Ohio’s open for business, but its testing strategy is not
Gov. Mike DeWine is seen during a COVID-19 press conference. (Screenshot courtesy OhioChannel)
At some point, Ohioans will want frequent access to coronavirus tests and get quick results. That way, they can safely see loved ones who have for months been locked away in nursing homes, for example.
But that point appears to be a long way off.
By the end of Memorial Day weekend, Ohio’s economy almost completely reopened, with some social-distancing measures still in effect. But state officials apparently still don’t seem to have a plan for broad, statewide testing.
From the early days of the coronavirus pandemic, detecting infections through widespread testing has been acknowledged as a key for controlling the spread of disease.
First cases of COVID-19 were detected in South Korea around the same time as those in the United States. Yet South Korea has had fewer than 300 deaths from the disease, while the United States is approaching 100,000.
Many experts attribute the difference to South Korea’s quick deployment of a widespread testing-and-tracing program that enabled officials to locate and isolate the virus.
In the United States, by contrast, the federal government fumbled putting together such a program. By mid-May, President Donald Trump seemed to have given up on one, suggesting that testing might be “overrated.” That was just days after his top health expert stressed its importance.
On the state level, Gov. Mike DeWine has also acknowledged the importance of testing, but as he began easing coronavirus restrictions in early May, questions lingered about both the state’s testing capacity and its strategy to deploy them.
Confusion among state officials appeared to persist last week.
The state said it would expand its capacity to be able to test 22,000 Ohioans a day by the end of May.
But Dr. Amy Acton, director of the Ohio Department of Health, cautioned that that was far from enough. Even with that capacity, state testing would still have to be tightly restricted, she said.
Even so, Lt. Gov. Jon Husted on Tuesday claimed Ohio had solved the testing problem, saying, “Adequate testing is not something we have had until recently, so that was not something we could deploy earlier on.”
Then on Thursday, the Capital Journal asked DeWine why, if the state had the capacity to test more than 18,000 a day at that point, it was actually testing fewer than 10,000.
His answer wasn’t clear.
“There’s not really an infrastructure out there to get the swabs out and everything out,” he said during a press conference. “This continues to be a work in progress. We’re going to continue to see those numbers go up. That’s my commitment to the people of Ohio. Every day we’re working on this. I have a team that is working on this to close that gap. That is not enough, though. We are also working on taking that capacity even higher than the 18,000 per day.”

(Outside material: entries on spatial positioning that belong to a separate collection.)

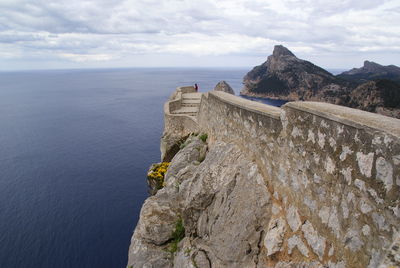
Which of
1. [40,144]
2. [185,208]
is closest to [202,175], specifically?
[185,208]

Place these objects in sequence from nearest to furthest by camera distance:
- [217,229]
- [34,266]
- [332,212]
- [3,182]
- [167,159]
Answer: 1. [332,212]
2. [217,229]
3. [167,159]
4. [34,266]
5. [3,182]

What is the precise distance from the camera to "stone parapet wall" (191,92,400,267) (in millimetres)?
4273

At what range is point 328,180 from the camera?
562cm

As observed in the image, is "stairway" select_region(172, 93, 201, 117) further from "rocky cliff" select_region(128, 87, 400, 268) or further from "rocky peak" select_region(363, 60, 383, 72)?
"rocky peak" select_region(363, 60, 383, 72)

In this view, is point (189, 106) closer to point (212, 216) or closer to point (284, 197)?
point (212, 216)

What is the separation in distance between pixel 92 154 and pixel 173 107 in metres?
32.7

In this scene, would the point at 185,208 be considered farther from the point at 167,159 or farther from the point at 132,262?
the point at 167,159

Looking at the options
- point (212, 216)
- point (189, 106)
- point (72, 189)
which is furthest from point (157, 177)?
point (72, 189)

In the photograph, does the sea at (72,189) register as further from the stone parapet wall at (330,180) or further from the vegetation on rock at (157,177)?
the stone parapet wall at (330,180)

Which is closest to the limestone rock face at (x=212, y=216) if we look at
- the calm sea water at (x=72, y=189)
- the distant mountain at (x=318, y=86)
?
the calm sea water at (x=72, y=189)

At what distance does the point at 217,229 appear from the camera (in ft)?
29.2

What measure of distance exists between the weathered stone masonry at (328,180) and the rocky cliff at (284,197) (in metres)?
0.02

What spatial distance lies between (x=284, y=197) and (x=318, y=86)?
118674 millimetres

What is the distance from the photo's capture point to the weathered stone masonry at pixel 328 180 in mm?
4273
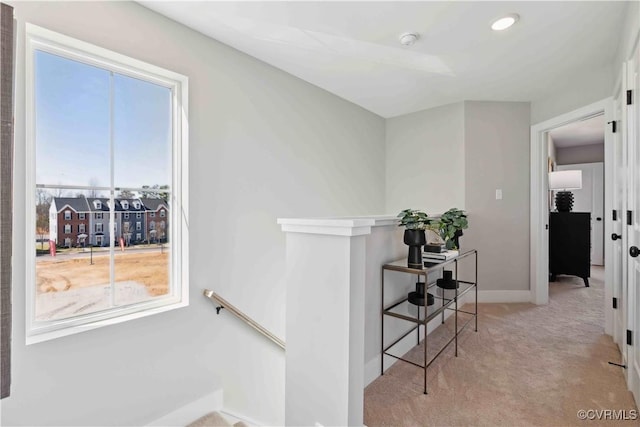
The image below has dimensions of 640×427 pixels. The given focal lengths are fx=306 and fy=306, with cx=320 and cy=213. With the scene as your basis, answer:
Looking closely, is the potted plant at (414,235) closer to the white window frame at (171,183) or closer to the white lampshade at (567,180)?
the white window frame at (171,183)

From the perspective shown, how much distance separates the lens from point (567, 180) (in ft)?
14.3

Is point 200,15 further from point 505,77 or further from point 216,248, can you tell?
point 505,77

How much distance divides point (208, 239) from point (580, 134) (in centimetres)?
621

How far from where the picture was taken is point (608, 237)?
261cm

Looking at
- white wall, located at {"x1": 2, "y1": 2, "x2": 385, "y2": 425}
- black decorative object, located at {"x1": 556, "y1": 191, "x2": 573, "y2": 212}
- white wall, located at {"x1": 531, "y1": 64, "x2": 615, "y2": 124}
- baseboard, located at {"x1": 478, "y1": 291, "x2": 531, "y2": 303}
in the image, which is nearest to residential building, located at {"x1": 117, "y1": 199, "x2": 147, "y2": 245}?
white wall, located at {"x1": 2, "y1": 2, "x2": 385, "y2": 425}

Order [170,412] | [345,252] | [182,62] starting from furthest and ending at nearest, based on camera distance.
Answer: [182,62] → [170,412] → [345,252]

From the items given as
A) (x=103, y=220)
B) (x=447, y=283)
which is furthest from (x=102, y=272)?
(x=447, y=283)

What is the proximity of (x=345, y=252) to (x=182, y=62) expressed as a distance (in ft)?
5.57

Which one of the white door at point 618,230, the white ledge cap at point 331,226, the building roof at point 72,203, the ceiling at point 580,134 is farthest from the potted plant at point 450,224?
the ceiling at point 580,134

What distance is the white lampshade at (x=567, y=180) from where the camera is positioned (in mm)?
4297

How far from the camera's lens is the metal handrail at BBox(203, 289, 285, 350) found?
2.12 meters

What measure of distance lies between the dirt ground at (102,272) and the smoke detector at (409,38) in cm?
225

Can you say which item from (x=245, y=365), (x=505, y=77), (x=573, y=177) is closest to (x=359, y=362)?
(x=245, y=365)

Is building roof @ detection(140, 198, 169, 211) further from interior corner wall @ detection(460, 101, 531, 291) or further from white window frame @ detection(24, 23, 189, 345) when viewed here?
interior corner wall @ detection(460, 101, 531, 291)
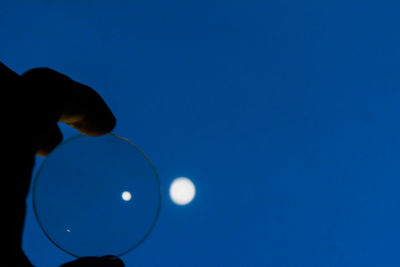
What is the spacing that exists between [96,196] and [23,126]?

Nor have state officials released detailed plans to deploy tests widely through the state once enough come available.
For example, DeWine Press Secretary Dan Tierney on Tuesday said that a system is in place for tests performed by private labs to be reported back to the state. He referred questions about the details of the plan to the department of health.
But a spokeswoman for the agency didn’t respond to questions about that or its broader strategy to broadly test in Ohio — if such a strategy exists.
Also, the Ohio Department of Medicaid has for more than a week not responded when asked if it would clear the way for pharmacists to be paid for conducting coronavirus tests on Medicaid clients.
“Pharmacists really want to step up to the plate,” said Antonio Ciaccia, a spokesman for the Ohio Pharmacists Association. “They don’t really have a mechanism to do that yet.”